Слишком хорошо запомнил Сафронов, ставший Савенко, смертельный холод, который он почувствовал тем зимним вечером февраля 1994 года, когда, спотыкаясь, ковылял прочь от пылающего после выстрела из «мухи» «Мерседеса».

Снег был все еще белым: снегопад начался незадолго до полуночи, Ленинский проспект был пуст. Сажа моталась в воздухе черными ажурными хлопьями. Его легкое не по погоде элегантное пальто нежно-кофейного кашемира пропитывалось кровью от правого плеча вниз. Рукав тяжелел, и на снег из отворота, через кисть, россыпью падали темные в ртутном свете одинокого фонаря капли.

В салоне его пылающей машины догорала, скручиваясь, словно сломанная пластиковая Барби, в позу боксера, Лана. Он не любил ее, ему нравилось просто спать с ней, не более. А в последнее время отношения с нею начали Сафронова тяготить, и он подумывал о том, чтобы расстаться. Он не хотел, чтобы она ехала в клуб тем вечером. Но именно ее тело, тонкое и гибкое, как тело ласки, и такое же хрупкое, спасло его от взрывной волны.

Вот такая ирония судьбы…

Он шел к освещенному месту, падал несколько раз, потом поднимался и снова шел, то и дело оглядываясь через плечо. А за ним от черной глыбы джипа, не торопясь, подходили двое — чтобы закончить начатое.

Третий, небрежно облокотившись о блестящее крыло, курил возле приоткрытой двери «гранд широкого». Движок машины работал, в морозном воздухе висело белое облачко замерзающего выхлопа. А из салона, из теплой темноты, наполненной зеленоватым свечением приборной доски и застоявшимся табачным дымом, доносился синатровский веселенький напев «Raindrop is follow on my head».

Сафронов, не поступивший в МедИн с первого захода, угодил в Афган почти сразу после вторжения и оттарабанил снайпером все два года — минус учебка. Значок разрядника по пулевой стрельбе, к которой у юного Коленьки был талант, спас ему жизнь в чужих горах, но погубил взамен много афганских жизней. Он был хорошим снайпером, умеющим абстрагироваться от мыслей о душе мишени. Мишень — она и есть мишень, откуда у нее душа? Он просто исполнял работу и, вернувшись, как-то сразу сумел выбросить из памяти и красно-коричневые скалы, и «зеленку», и горящие на дороге БТРы. И лица, и силуэты тех, кто попадал в окуляр прицела его СВД. Умение забывать — талант, доступный избранным, особенно если надо забыть неприятные вещи.

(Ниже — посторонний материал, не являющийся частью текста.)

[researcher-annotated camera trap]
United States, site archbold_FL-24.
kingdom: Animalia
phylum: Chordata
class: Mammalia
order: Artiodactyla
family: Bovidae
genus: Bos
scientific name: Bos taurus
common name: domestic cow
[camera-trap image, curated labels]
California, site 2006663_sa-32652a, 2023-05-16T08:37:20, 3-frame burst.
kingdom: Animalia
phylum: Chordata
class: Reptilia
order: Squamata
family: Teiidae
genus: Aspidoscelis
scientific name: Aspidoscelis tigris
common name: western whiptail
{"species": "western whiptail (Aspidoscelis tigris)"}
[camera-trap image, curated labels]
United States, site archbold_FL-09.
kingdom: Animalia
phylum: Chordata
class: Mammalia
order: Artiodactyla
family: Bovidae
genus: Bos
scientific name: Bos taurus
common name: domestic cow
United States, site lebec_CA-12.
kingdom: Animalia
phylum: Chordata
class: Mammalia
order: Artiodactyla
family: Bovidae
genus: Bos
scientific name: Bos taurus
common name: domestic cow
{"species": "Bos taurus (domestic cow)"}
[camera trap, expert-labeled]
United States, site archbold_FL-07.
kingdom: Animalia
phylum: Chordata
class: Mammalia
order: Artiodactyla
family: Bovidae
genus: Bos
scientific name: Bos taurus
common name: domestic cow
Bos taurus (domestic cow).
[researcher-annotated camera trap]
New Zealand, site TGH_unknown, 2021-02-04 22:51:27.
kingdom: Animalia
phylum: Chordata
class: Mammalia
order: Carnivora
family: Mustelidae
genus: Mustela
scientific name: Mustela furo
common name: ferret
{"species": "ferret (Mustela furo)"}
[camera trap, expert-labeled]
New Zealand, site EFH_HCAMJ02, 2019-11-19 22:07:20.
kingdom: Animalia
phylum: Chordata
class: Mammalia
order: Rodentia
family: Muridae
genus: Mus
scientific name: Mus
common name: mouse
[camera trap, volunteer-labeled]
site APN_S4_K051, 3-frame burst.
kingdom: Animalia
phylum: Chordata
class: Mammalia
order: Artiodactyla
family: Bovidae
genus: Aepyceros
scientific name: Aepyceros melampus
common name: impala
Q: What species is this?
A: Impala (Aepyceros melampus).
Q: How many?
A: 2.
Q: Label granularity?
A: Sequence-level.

Снайпер не убивает в ближнем бою. Между ним и жертвой всегда есть расстояние, и это придавало воспоминаниям Сафронова совершенно другое направление. Он никогда не мог заставить себя подумать о смертях тех, кого застрелил в свои юные годы, как об убийстве. Это было поражение мишени — ничего более. Может быть, поэтому он не сошел с ума и не искалечил свою душу муками совести, как многие из его сослуживцев.